In the years since Reno's piece has appeared, new factors have arisen that have exacerbated the situation in the Central African Republic (CAR) and the Democratic Republic of Congo (DRC). The explosion in demand for the variety of electronic devices has created a demand in particular for rare earth metals, in which both DRC and CAR are quite rich. Keeping both countries weak and unstable, various outside actors, including Uganda, keep a military presence in these countries, in particular in the northeastern parts of the DRC, where senior military officials have created networks of resource extraction and trading for personal gain. Allowing Uganda to skim some off the top to help their balance of payments and fiscal situations, these entrepreneurial military officers create long-running issues that, with the introduction of American military forces, have only been made worse. The Chinese, in particular, have a large presence across the continent, so it should surprise no one that the United States is developing a policy of military presence to protect its own interests, not the least of them keeping various trade relations (including with various military entrepreneurs, not only from Uganda) on a sure footing. Combined with the already-existing interlocking structural deterrents to stability, our current policy, using Kony as an excuse, is perpetuating the misery, in particular in DRC, which suffered international neo-colonial attention when it was known as Zaire.
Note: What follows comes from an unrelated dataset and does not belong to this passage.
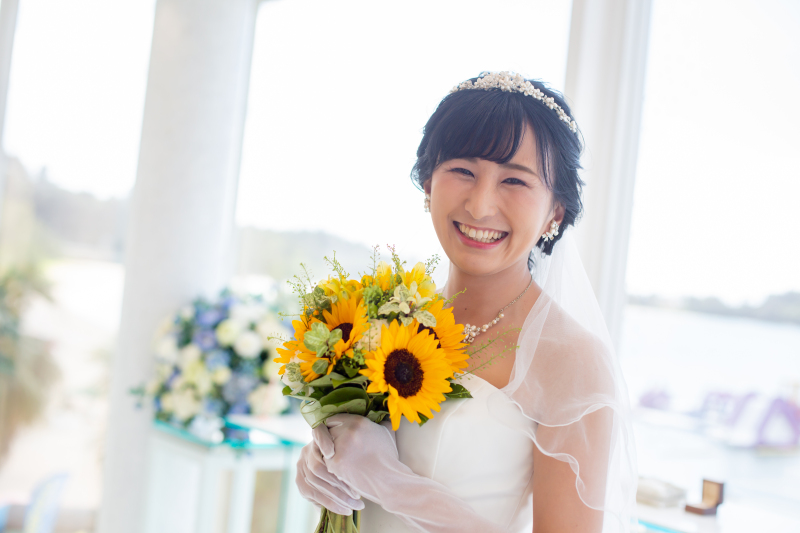【ご新婦様のソロショット】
As I was contemplating how to continue what I believe is a real discussion about these matters, I learned on the news that Jason Russell, who is the singular auteur behind Kony2012, was detained yesterday for public intoxication and masturbation.
Danica Russell, in a family statement obtained by NBC News, suggested sudden attention and criticism of the film about African warlord Joseph Kony, may have led to her husband's behavior.

"We thought a few thousand people would see the film, but in less than a week, millions of people around the world saw it," Danica Russell said. "While that attention was great for raising awareness about Joseph Kony, it also brought a lot of attention to Jason -- and, because of how personal the film is, many of the attacks against it were also very personal, and Jason took them very hard.

--snip--

In an earlier statement Friday, Ben Keesey, CEO of Invisible Children, said:
"Jason Russell was unfortunately hospitalized yesterday suffering from exhaustion, dehydration, and malnutrition. He is now receiving medical care and is focused on getting better. The past two weeks have taken a severe emotional toll on all of us, Jason especially, and that toll manifested itself in an unfortunate incident yesterday. Jason's passion and his work have done so much to help so many, and we are devastated to see him dealing with this personal health issue. We will always love and support Jason, and we ask that you give his entire family privacy during this difficult time."
So the narcissism of Kony2012 continues.

There is a right way to do things. It includes getting your facts straight, listening to people who actually know what they're talking about, hearing more than a single voice weep and moan about lost loved ones, and first and foremost not making oneself both subject and object of concern. One could make a professional video about current conditions in Uganda (not "Africa") that was informative. Kony2012 is not.